# EMTB for $5000 to $6000 For Employee gift



## toytech64 (Mar 19, 2004)

Hey all

I am going to be buying one of my employees a 20 year anniversary EMTB. He does mountain bike and I want to get him a trail to Enduro style EMTB. My budget is under $6000.

He is not an aggressive rider and take it easy most of the time

The Ferrari Wire Peak pro has good specs and is $5600 and the Canyon Spectral is $5000. What are the thoughts on these bikes.

Thoughts on any others?

Thanks for the help, I am trying to get him the best I can for under $6K


----------



## fos'l (May 27, 2009)

Haven't purchased from either of those companies, both of which I've heard good things about, but have MTB experience and excellent CS from Trek and Specialized shops. If you have a good dealer for either in your area, I'd look at what they have to offer since their warranty would be valuable (to me).


----------



## NS-NV (Aug 15, 2006)

YT Decoy line has some of the best bang for the buck. Quite a few of my buddies ride the Decoy, have great things to say.


----------



## smartyiak (Apr 29, 2009)

If it was me, I’d try to buy a bike that has nearby support. That might mean Speshy or Trek. Your profile says Santa Cruz. So maybe an Intense Tracer?

The reason I say, whatever you end up, make sure it is local is bc the last thing I’d want to do is give someone a gift, and if something goes bad, have them stuck reaching out to someone in Germany or wherever...packing up a bike and shipping it...waiting for it to be returned...and something else going wrong.

I’m not saying Canyon or Y&T make bad bikes, far from it. If I were e-bike shopping, the decoy would be near the top of the list, but if I was buying for someone else, I’d buy something with LBS support.


----------



## EJ (Aug 29, 2005)

Are you hiring?


----------



## mtnbkrmike (Mar 26, 2015)

GT_guy said:


> Are you hiring?


No kidding. And during COVID no less, when lots are scared to death about their jobs (well, where I am at least). Nice employer!!! Highly personalized, stoke-inducing gift too. Wow. Your employees must be thrilled to be where they are. Well done!

As for emtbs, I just bought 2 of these e-fat bikes (for my daughter and me) to extend the season through 6-8 months of Canadian winter weather. Pretty niche though...

Stored data:
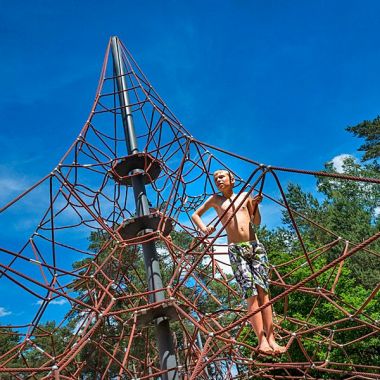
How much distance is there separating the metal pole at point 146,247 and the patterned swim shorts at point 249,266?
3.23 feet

---

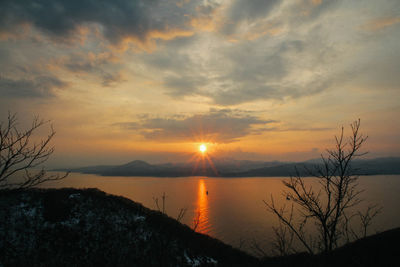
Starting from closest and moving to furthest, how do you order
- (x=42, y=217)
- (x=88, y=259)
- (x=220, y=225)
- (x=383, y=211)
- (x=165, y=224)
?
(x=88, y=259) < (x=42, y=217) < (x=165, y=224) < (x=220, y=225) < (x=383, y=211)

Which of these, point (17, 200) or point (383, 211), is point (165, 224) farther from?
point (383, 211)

Brief 1:
From the forum thread about buying an EMTB as an employee gift, list every username that appears in a post heading.
Brief 2:
In the forum thread about buying an EMTB as an employee gift, quote the passage that begins with the words containing "No kidding. And" and ends with "are. Well done!".

Written reply 1:
toytech64, fos'l, NS-NV, smartyiak, EJ, mtnbkrmike

Written reply 2:
No kidding. And during COVID no less, when lots are scared to death about their jobs (well, where I am at least). Nice employer!!! Highly personalized, stoke-inducing gift too. Wow. Your employees must be thrilled to be where they are. Well done!